Excerto
┌────────

Motivação da matéria de facto

O juiz (ou o árbitro) não tem o dever de pronúncia sobre toda a matéria de facto alegada, tendo antes o dever de selecionar a que interessa à decisão, tendo em conta a causa de pedir que suporta o pedido formulado pelo autor, e decidir se a considera provada ou não provada (artigo 123.º, n.º 2, do CPPT e artigo 607.º, n.º 3 do Código de Processo Civil (“CPC”), aplicáveis por força do artigo 29.º, n.º 1, alíneas a) e), do RJAT).

Por outro lado, segundo o princípio da livre apreciação da prova, o Tribunal deve basear a sua decisão em relação às provas produzidas, na sua íntima convicção, formada a partir do exame e avaliação que faz dos meios de prova trazidos ao processo e de acordo com a sua experiência de vida e de conhecimento das pessoas e da envolvência.

O Tribunal formou a sua convicção quanto à factualidade provada com base nos documentos juntos à petição inicial e no processo administrativo junto pela Autoridade Tributária com a Resposta.

Assim, e tendo em consideração as posições assumidas pelas partes, o como prevê o artigo 110.º do CPPT, a prova documental produzida, consideraram-se provados, com relevo para a decisão, os factos acima elencados.

 

1.5. Factos não provados

Os factos dados como provados são aqueles que o Tribunal considera relevantes, não se considerando factualidade dada como não provada que tenha interesse para a decisão.

└────────

Objetivo A
Edite todas as entradas abaixo, trocando "green stadium seat" por "green arena seat" e mantendo tudo o resto igual. Deixe as imagens fora da resposta.

Entradas fornecidas

┌────────

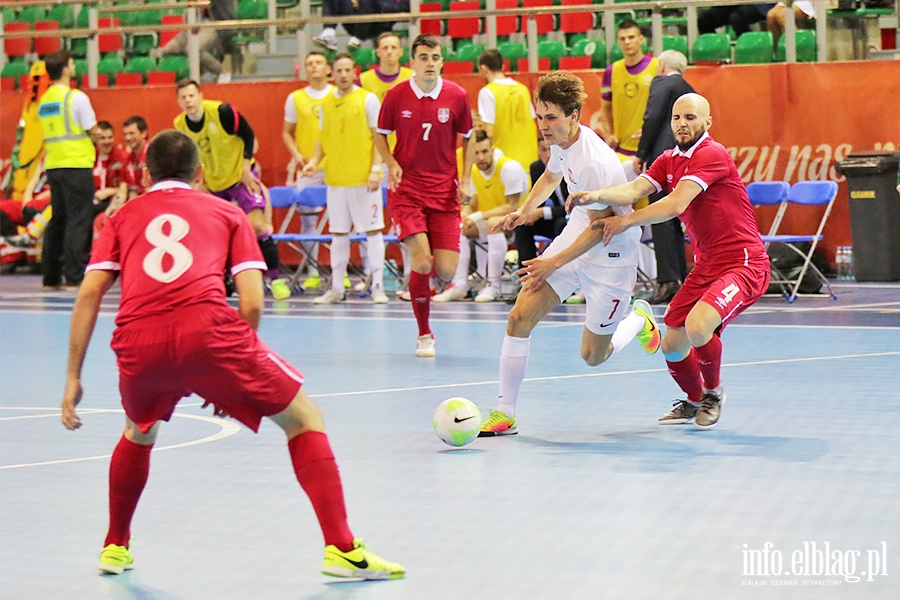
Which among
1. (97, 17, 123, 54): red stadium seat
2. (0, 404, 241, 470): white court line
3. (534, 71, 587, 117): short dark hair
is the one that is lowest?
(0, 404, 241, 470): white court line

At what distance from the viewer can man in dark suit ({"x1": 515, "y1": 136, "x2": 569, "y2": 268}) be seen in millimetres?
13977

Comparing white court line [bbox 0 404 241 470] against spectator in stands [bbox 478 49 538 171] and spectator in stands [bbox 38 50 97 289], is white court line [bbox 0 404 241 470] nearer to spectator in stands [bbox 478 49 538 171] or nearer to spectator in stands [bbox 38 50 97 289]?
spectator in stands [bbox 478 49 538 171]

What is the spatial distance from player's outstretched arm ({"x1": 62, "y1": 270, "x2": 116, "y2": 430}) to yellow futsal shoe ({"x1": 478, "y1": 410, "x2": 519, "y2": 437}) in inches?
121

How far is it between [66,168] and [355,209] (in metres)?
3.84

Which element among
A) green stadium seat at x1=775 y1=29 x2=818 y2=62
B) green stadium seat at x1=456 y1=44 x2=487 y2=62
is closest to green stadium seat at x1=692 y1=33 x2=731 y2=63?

└────────

Objetivo B
Segundo o excerto, em que se baseou o Tribunal para formar a sua convicção quanto à factualidade provada?

Resposta escrita A
Which among
1. (97, 17, 123, 54): red stadium seat
2. (0, 404, 241, 470): white court line
3. (534, 71, 587, 117): short dark hair
is the one that is lowest?
(0, 404, 241, 470): white court line

At what distance from the viewer can man in dark suit ({"x1": 515, "y1": 136, "x2": 569, "y2": 268}) be seen in millimetres?
13977

Comparing white court line [bbox 0 404 241 470] against spectator in stands [bbox 478 49 538 171] and spectator in stands [bbox 38 50 97 289], is white court line [bbox 0 404 241 470] nearer to spectator in stands [bbox 478 49 538 171] or nearer to spectator in stands [bbox 38 50 97 289]?
spectator in stands [bbox 478 49 538 171]

What is the spatial distance from player's outstretched arm ({"x1": 62, "y1": 270, "x2": 116, "y2": 430}) to yellow futsal shoe ({"x1": 478, "y1": 410, "x2": 519, "y2": 437}) in inches?
121

How far is it between [66,168] and [355,209] (in metres)?
3.84

Which element among
A) green arena seat at x1=775 y1=29 x2=818 y2=62
B) green arena seat at x1=456 y1=44 x2=487 y2=62
is closest to green arena seat at x1=692 y1=33 x2=731 y2=63?

Resposta escrita B
Nos documentos juntos à petição inicial e no processo administrativo junto pela Autoridade Tributária com a Resposta.